Stored data:
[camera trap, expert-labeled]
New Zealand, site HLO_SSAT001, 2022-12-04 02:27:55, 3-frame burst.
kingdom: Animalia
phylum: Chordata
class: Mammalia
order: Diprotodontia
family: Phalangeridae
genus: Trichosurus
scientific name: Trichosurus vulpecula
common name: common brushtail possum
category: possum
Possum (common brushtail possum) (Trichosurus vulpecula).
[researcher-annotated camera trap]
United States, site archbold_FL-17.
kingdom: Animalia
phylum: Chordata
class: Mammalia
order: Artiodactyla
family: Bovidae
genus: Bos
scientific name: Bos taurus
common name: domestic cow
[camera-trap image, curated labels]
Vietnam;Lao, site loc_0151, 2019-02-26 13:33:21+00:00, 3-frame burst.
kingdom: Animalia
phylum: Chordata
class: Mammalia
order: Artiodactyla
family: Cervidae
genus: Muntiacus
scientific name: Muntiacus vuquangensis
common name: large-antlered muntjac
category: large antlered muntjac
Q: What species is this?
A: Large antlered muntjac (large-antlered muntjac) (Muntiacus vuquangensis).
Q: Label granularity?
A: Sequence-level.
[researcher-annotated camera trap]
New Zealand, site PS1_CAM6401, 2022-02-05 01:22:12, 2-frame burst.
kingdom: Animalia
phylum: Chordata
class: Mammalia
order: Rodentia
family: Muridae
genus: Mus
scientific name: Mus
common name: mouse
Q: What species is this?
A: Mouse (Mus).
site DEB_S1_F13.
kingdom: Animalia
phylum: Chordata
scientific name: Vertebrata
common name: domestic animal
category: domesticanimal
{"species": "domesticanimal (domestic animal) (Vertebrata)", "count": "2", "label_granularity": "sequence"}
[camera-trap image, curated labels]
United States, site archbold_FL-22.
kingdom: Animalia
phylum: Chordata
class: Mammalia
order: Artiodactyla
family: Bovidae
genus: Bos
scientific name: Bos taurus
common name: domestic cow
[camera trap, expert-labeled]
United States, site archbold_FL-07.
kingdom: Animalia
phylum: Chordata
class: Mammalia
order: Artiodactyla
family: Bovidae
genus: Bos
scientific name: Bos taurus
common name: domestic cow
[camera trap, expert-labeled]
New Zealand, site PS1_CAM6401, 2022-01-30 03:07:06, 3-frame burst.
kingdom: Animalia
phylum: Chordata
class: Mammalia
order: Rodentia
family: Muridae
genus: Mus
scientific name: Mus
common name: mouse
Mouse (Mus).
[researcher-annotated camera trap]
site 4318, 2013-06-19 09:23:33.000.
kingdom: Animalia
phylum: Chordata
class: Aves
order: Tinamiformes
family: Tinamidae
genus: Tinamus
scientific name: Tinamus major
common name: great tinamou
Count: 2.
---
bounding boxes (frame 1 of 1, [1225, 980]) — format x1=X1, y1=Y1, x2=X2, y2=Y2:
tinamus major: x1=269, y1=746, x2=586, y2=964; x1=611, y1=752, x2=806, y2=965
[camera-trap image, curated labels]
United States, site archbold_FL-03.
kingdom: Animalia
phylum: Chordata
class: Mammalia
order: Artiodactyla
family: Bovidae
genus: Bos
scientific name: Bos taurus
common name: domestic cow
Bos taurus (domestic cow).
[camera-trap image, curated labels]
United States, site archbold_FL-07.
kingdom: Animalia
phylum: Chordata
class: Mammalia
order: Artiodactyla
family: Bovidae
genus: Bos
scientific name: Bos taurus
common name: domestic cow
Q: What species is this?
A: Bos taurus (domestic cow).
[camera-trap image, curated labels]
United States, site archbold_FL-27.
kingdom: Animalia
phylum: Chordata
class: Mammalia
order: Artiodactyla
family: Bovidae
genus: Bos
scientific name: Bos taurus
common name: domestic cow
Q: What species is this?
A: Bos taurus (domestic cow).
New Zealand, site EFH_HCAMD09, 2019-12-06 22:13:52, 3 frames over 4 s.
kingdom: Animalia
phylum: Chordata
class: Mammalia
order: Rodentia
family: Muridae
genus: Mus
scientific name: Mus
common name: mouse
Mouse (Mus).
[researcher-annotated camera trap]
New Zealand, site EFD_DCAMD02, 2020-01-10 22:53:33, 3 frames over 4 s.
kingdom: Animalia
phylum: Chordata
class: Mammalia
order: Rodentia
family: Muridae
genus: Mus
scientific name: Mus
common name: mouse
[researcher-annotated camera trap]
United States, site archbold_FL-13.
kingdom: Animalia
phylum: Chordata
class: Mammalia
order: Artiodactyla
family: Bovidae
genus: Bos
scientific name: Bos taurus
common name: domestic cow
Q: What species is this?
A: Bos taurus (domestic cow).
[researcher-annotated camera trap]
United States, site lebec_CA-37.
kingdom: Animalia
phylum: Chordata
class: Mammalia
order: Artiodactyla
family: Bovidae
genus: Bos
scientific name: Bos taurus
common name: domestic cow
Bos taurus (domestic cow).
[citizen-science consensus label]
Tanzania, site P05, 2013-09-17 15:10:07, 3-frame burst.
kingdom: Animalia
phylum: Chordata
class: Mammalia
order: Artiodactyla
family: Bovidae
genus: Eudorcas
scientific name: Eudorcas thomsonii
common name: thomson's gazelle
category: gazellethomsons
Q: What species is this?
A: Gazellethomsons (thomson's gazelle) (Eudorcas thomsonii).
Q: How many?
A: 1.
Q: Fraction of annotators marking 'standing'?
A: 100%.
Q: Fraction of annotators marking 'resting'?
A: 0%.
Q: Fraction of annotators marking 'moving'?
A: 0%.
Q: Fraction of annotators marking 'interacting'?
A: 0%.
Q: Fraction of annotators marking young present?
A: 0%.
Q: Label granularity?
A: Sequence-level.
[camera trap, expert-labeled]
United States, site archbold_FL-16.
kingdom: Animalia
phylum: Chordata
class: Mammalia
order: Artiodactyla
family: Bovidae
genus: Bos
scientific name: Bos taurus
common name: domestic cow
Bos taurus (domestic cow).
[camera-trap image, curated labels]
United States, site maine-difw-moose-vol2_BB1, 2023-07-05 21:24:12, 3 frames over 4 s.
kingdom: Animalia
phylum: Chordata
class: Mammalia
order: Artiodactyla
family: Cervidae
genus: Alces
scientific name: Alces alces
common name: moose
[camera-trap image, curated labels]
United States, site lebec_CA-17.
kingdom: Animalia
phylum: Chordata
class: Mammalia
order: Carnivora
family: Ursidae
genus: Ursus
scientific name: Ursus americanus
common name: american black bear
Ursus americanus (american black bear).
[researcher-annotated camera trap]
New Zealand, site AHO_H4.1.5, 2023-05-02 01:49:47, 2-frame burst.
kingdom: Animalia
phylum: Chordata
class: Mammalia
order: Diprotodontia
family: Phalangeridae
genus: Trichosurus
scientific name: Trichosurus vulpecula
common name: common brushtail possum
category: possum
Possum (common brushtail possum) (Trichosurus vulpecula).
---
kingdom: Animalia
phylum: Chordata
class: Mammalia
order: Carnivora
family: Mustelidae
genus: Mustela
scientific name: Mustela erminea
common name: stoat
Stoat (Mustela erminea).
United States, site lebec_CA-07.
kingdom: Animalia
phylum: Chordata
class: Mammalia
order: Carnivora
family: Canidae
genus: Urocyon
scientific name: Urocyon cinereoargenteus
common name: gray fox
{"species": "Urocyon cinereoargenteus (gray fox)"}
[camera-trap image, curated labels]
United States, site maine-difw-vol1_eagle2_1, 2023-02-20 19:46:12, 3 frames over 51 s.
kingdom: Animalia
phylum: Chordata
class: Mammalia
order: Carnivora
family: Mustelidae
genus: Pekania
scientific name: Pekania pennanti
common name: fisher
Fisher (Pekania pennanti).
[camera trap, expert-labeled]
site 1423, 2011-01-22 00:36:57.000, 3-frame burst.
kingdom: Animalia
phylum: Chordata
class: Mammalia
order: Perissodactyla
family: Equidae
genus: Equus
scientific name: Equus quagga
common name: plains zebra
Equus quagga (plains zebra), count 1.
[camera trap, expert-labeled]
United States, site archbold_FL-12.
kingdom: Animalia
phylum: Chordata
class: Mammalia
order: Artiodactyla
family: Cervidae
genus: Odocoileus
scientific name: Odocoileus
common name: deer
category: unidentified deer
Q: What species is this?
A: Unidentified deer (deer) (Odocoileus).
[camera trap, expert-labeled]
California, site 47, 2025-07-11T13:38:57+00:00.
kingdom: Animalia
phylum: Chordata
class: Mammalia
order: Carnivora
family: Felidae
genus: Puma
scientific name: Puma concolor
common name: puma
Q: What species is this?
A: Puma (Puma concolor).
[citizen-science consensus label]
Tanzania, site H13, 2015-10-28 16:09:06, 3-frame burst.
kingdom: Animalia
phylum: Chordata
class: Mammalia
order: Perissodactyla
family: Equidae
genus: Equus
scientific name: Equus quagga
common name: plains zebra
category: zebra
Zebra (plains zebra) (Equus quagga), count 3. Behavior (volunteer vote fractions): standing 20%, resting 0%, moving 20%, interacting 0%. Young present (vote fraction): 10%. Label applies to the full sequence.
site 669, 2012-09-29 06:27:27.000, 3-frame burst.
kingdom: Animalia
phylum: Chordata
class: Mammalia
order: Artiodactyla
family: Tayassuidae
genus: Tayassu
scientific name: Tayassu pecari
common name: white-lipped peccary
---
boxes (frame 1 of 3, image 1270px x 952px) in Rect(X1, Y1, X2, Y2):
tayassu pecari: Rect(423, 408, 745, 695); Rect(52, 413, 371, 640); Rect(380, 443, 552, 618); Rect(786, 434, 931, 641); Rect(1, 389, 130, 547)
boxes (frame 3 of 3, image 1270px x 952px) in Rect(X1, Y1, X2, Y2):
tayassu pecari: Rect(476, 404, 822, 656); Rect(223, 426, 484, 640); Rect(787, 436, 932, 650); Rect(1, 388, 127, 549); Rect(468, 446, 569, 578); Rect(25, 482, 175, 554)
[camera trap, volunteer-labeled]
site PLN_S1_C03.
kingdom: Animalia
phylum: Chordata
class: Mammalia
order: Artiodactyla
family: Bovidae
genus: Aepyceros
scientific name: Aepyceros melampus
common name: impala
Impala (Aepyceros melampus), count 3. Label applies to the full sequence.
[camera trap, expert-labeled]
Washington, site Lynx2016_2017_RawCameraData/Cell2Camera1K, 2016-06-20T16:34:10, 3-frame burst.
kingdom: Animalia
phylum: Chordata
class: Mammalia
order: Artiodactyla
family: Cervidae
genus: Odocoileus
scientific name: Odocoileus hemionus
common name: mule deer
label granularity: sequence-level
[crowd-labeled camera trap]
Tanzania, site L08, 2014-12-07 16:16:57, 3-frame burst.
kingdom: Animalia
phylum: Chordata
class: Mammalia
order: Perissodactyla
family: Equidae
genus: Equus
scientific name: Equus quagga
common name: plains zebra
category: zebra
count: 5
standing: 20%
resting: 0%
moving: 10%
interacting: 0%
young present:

* [Work task]: Take every line from the data that contains the word "moose".

* [Response area]:
United States, site maine-difw-moose-vol2_BB1, 2023-07-05 21:24:12, 3 frames over 4 s.
common name: moose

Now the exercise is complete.